I am also wodering about the ethical issues associated with all of this. If Ford puts a car on the road that they know is insecure and an accident happens, they have liability. If I drive a car knowing that it is unsafe, I have liability. If the state allows a road to go unrepaired, they have liability. Isn't the same thing true for a software product? In today's world, in this litigious society, isn't M$ opening themselves up to a great deal of liability when their software is a swiss cheese of vunerabilities?
Great. I'll let you spend the 6 months it'll take to teach my mom what an "extension" is, what it means, why she should care, and then the differences with all of the nitty gritty details (why the same files have different extensions (htm, html, shtml, etc), why pictures have different extensions (jpg, jpeg, gif, tiff, tif) and so on.
Fact of the matter is extensions shouldn't matter -- they're just a legacy artifact of 8.3 filenames and commandline interfaces. Macs have worked just fine without them for years.

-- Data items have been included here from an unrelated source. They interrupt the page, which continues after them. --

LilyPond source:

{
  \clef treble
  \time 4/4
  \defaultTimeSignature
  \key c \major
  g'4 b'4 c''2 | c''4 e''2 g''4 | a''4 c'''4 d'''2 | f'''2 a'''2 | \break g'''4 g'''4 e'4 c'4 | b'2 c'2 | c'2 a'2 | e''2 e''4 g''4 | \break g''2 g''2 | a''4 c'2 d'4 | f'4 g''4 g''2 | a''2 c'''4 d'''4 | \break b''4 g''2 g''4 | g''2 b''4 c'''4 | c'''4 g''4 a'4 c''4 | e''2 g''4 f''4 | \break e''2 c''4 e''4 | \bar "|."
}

Unix system use a hodgepodge of extensions, mainly to represent what content a file contains to a person on the commandline (the same effect is derrived by giving files icons in a GUI). On a unix system I could have a file named foo.jpg -- doesn't mean it's a jpg. In fact, it could contain a binary and could be executed if the right bits were set on the filename. Depending on a file extension to convey an accurate representation of it's contents is just asking for trouble.